● TASKS
1: Using the article on marking trolls, list every company or person it identifies by name.
2: Retype the portion of the article on marking trolls starting with "Well, now there" and going on through "filed multiple suits.", word for word.
3: Answer these questions using the article on marking trolls:
(a) What is the most a relator may recover per mismarked item?
(b) How many suits had Hollander filed at last count?
(c) How many separate suits did Patent Compliance Group file in one day?

● SOURCE TEXT
# # #

Much has been written, of late, about so-called “patent trolls,” i.e. small patent owners with the temerity to sue large corporations for patent infringement.¹ Patent trolls allegedly buy patents with the sole purpose of enforcing them – the scoundrels!
Well, now there is a new kind of troll, the “marking troll,” which doesn’t have to even buy a patent! The marking troll sues companies which “mismark” their products – mark them with the number of a patent which doesn’t actually cover the product or, more often, the number of an expired patent.
The plaintiff in such an action – for arcane reasons known as the “relator” – may recover up to $500 per mismarked item but has to split the take with the federal government. The profit potential of such lawsuits is obvious and the number being filed is increasing daily. Indeed, some “relators,” such as Patent Compliance Group, Inc. and Bently A. Hollander, have already filed multiple suits.
Patent Compliance Group – the name makes them sound like they’re some sort of public service watchdog – filed three separate suits in one day. They appear to have developed a boilerplate form of complaint to facilitate filing, wherein they assert that the defendant – known as the “defendant” – “knew or reasonably should have known” that their mismarking “violated Federal patent marking laws” and that they “intended to deceive the public.”
Hollander, who has filed eight suits – at last count – has similarly standardized his complaints. In one case, however, he added an interesting twist. (Hollander v. B. Braun Medical, Inc.) He alleged that “Braun has taken steps to withdraw its mark from certain products when the patent expired, providing clear evidence that Braun knows the law and requirements that bear on the marking of products and the obligations on a product manufacturer not to falsely mark a product.” Yes, indeed, he points to Braun’s efforts to comply with the law as evidence of their evil intent! Well, you’ve got to give Hollander credit for chutzpah, if not for logic.
THE LESSON TO BE LEARNED: If you mark patent numbers on a product, make sure they’re correct; for everyone else, a mismarked product is a money-making opportunity.
¹ When large patent owners sue for patent infringement, they are known simply as “plaintiffs.”

# # #

● INFORMATION PROVIDED

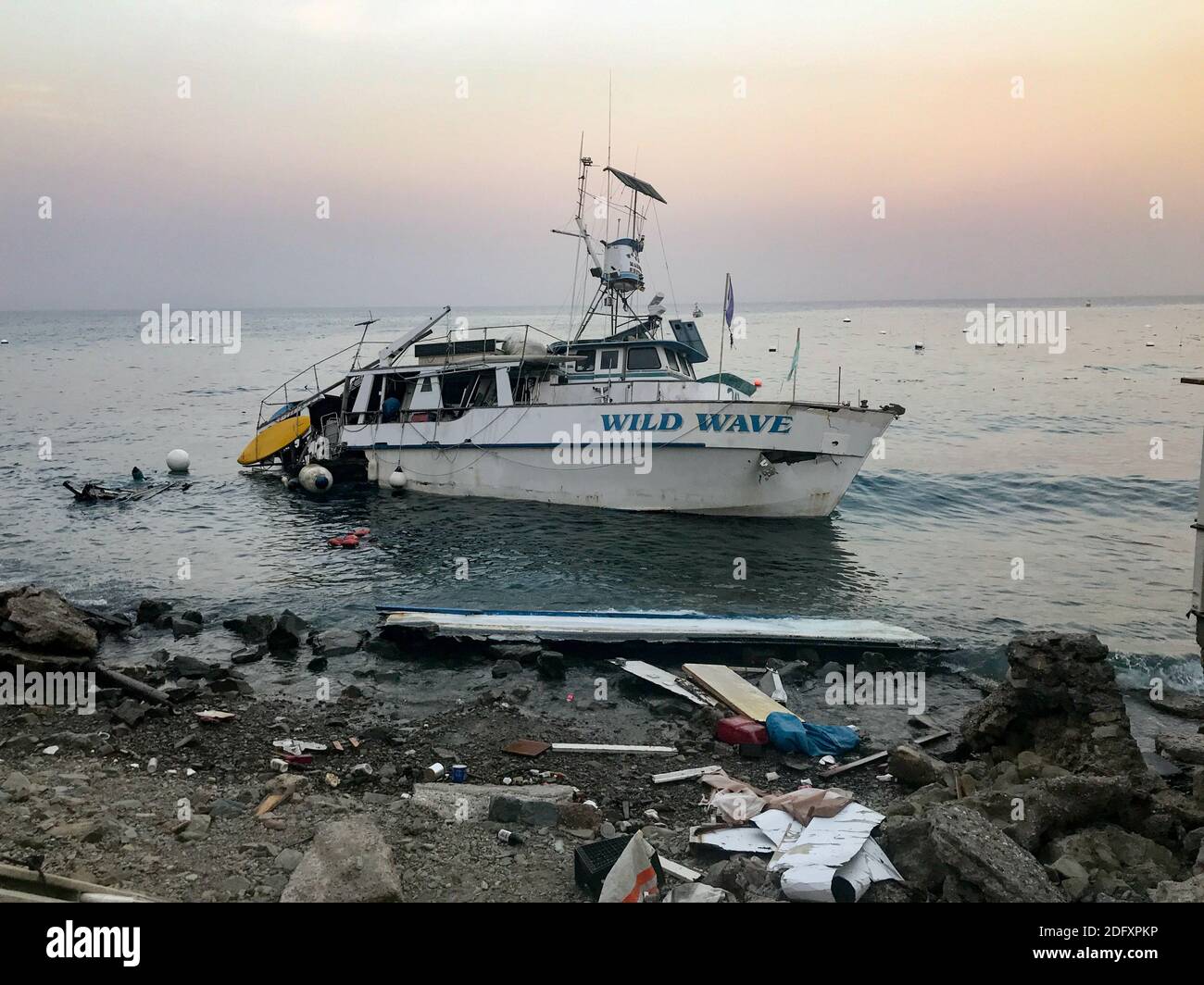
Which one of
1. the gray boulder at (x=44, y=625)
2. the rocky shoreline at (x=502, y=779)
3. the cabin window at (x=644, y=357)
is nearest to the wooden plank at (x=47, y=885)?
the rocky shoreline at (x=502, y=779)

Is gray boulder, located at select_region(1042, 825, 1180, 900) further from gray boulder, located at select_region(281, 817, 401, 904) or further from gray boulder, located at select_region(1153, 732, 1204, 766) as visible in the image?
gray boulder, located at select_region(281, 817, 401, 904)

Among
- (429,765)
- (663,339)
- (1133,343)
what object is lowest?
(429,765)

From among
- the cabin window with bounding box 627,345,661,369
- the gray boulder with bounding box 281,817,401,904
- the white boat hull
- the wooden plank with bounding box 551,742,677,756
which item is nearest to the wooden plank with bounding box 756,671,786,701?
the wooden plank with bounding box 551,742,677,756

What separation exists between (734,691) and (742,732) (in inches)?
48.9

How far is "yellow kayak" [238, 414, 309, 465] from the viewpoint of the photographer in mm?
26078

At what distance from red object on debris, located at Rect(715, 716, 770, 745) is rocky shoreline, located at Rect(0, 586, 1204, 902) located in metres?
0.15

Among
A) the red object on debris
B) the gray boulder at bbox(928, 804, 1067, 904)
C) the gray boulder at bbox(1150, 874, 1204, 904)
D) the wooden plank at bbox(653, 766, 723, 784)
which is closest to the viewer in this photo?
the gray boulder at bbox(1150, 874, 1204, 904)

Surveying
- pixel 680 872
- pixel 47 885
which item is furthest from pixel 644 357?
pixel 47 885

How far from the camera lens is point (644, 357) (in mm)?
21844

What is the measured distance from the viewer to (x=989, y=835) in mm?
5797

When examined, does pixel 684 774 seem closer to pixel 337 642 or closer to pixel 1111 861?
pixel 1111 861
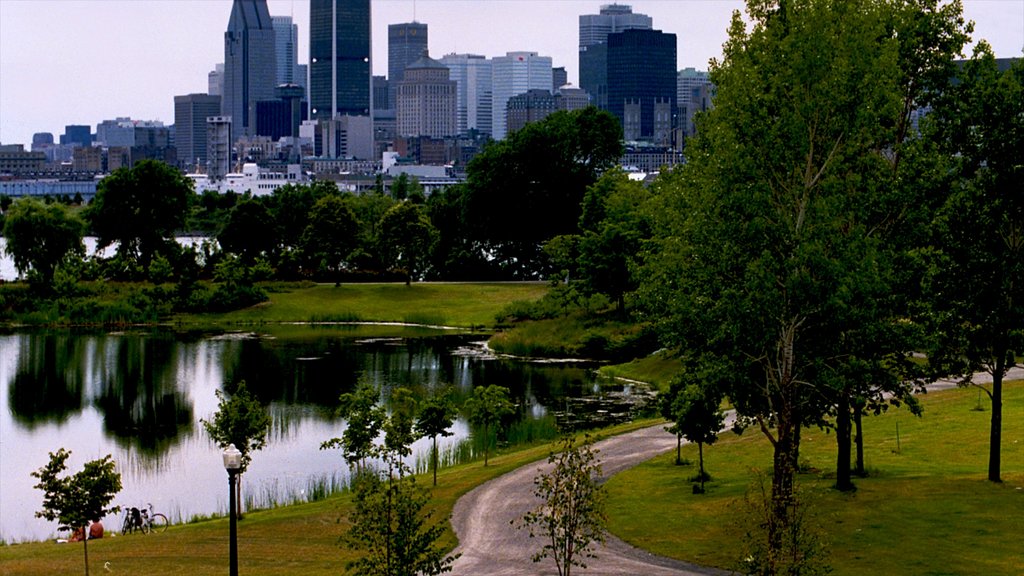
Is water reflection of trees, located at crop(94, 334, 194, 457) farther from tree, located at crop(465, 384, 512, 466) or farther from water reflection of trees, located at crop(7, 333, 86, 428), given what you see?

# # #

● ANSWERS IN ORDER
1:
Patent Compliance Group, Inc.
Bently A. Hollander
B. Braun Medical, Inc.

2:
Well, now there is a new kind of troll, the “marking troll,” which doesn’t have to even buy a patent! The marking troll sues companies which “mismark” their products – mark them with the number of a patent which doesn’t actually cover the product or, more often, the number of an expired patent.
The plaintiff in such an action – for arcane reasons known as the “relator” – may recover up to $500 per mismarked item but has to split the take with the federal government. The profit potential of such lawsuits is obvious and the number being filed is increasing daily. Indeed, some “relators,” such as Patent Compliance Group, Inc. and Bently A. Hollander, have already filed multiple suits.

3:
(a) Up to $500
(b) Eight
(c) Three